- Directions for this task:
Transcribe exactly, and only, the lines running from the one that contains "Taylor Swift gracesGQ's" through the last line of the material. No pictures.

(Beginning of Source data)

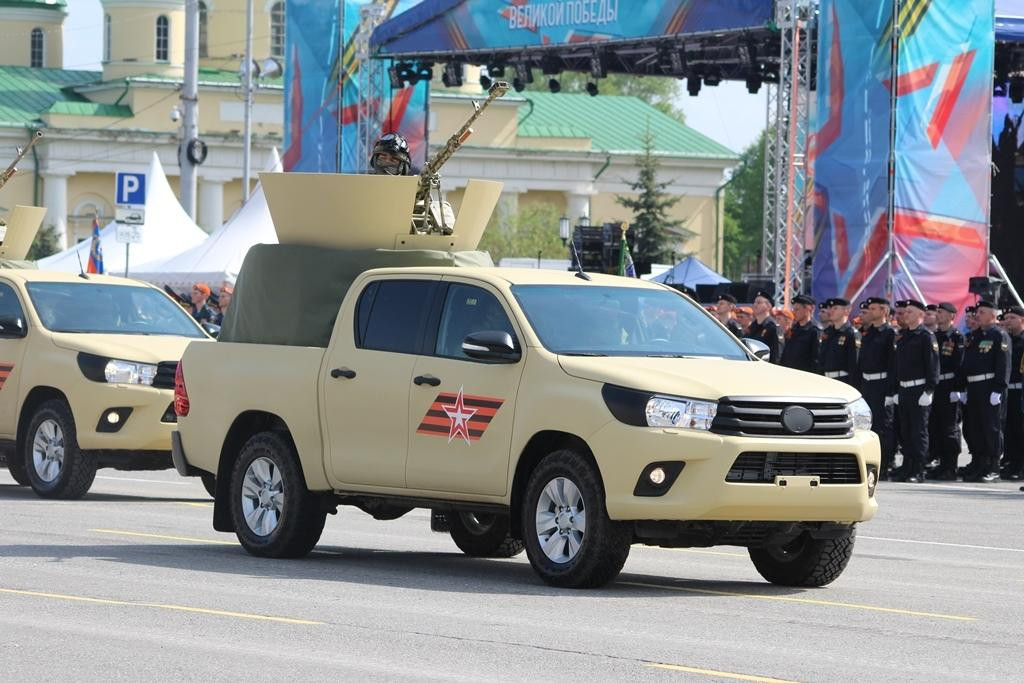 And Toyota Hiluxes with Kord HMGs and AGS-17 grenade launchers. 10/ https://t.co/uLbx9q0OXx https://t.co/F4wRyPfYj0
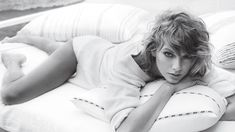 Taylor Swift gracesGQ's November cover in a sexy beachside shoot with photographer Michael Thompson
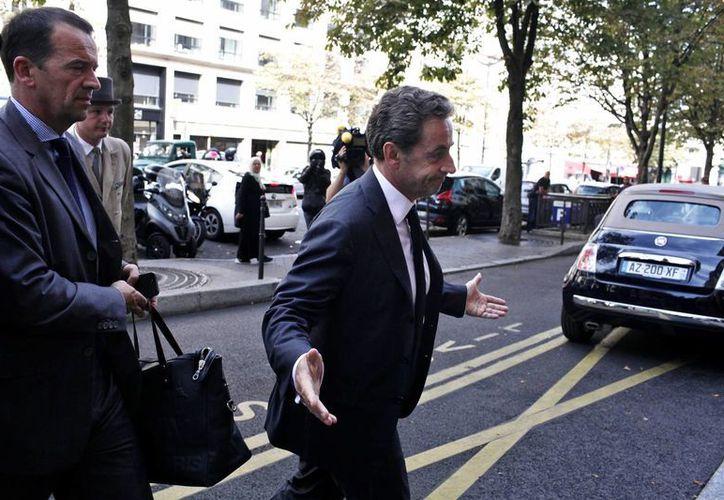 El expresidente de Francia Nicolas Sarkozy a su llegada a un hotel en París. Hoy anunció su regreso a la política. (Agencias)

(End of Source data)

- Response to the exercise:
 Taylor Swift gracesGQ's November cover in a sexy beachside shoot with photographer Michael Thompson
 El expresidente de Francia Nicolas Sarkozy a su llegada a un hotel en París. Hoy anunció su regreso a la política. (Agencias)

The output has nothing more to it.